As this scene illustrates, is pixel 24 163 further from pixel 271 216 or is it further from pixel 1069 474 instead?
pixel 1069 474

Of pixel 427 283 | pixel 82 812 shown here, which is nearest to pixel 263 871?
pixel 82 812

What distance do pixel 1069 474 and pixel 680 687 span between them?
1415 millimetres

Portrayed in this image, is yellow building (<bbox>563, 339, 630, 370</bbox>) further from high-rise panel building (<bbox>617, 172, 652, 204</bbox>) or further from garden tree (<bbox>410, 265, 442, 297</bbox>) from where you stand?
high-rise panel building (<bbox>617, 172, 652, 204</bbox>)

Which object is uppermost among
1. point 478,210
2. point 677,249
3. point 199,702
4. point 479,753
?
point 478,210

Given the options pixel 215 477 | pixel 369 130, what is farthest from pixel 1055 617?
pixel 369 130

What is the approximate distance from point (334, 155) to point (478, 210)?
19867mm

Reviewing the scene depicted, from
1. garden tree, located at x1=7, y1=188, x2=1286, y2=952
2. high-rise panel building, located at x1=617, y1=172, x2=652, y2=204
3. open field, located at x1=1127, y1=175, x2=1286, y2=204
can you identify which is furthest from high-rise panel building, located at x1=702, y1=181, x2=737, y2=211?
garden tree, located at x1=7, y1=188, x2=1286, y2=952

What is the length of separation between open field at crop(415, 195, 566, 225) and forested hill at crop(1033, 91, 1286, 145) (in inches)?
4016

* _SHORT EXERCISE_
Copy all of the items above word for word, with each one's answer.

* _SOLUTION TO THE PROBLEM_
As this scene illustrates, is pixel 24 163 further from pixel 271 216 or is it further from pixel 1069 474 instead?
pixel 1069 474

Of pixel 427 283 | pixel 82 812 shown here, which is nearest to pixel 263 871?
pixel 82 812

What distance do pixel 1069 474 and pixel 680 687 span between them?
1415 millimetres

Portrayed in this image, is yellow building (<bbox>563, 339, 630, 370</bbox>) further from high-rise panel building (<bbox>617, 172, 652, 204</bbox>) or further from garden tree (<bbox>410, 265, 442, 297</bbox>) from where you stand?
high-rise panel building (<bbox>617, 172, 652, 204</bbox>)

Which object is uppermost among
1. point 478,210
2. point 677,249
3. point 199,702
4. point 479,753
?
point 478,210

Given the options pixel 215 477 | pixel 369 130, what is farthest from pixel 1055 617?
pixel 369 130

What is the approximate distance from point (334, 155) to point (478, 210)?
19867mm

Reviewing the scene depicted, from
1. garden tree, located at x1=7, y1=188, x2=1286, y2=952
2. high-rise panel building, located at x1=617, y1=172, x2=652, y2=204
3. open field, located at x1=1127, y1=175, x2=1286, y2=204
can you identify which is furthest from high-rise panel building, located at x1=702, y1=181, x2=737, y2=211?
garden tree, located at x1=7, y1=188, x2=1286, y2=952

What is the length of separation between open field at crop(415, 195, 566, 225) and forested hill at crop(1033, 91, 1286, 145) (in inches)?
4016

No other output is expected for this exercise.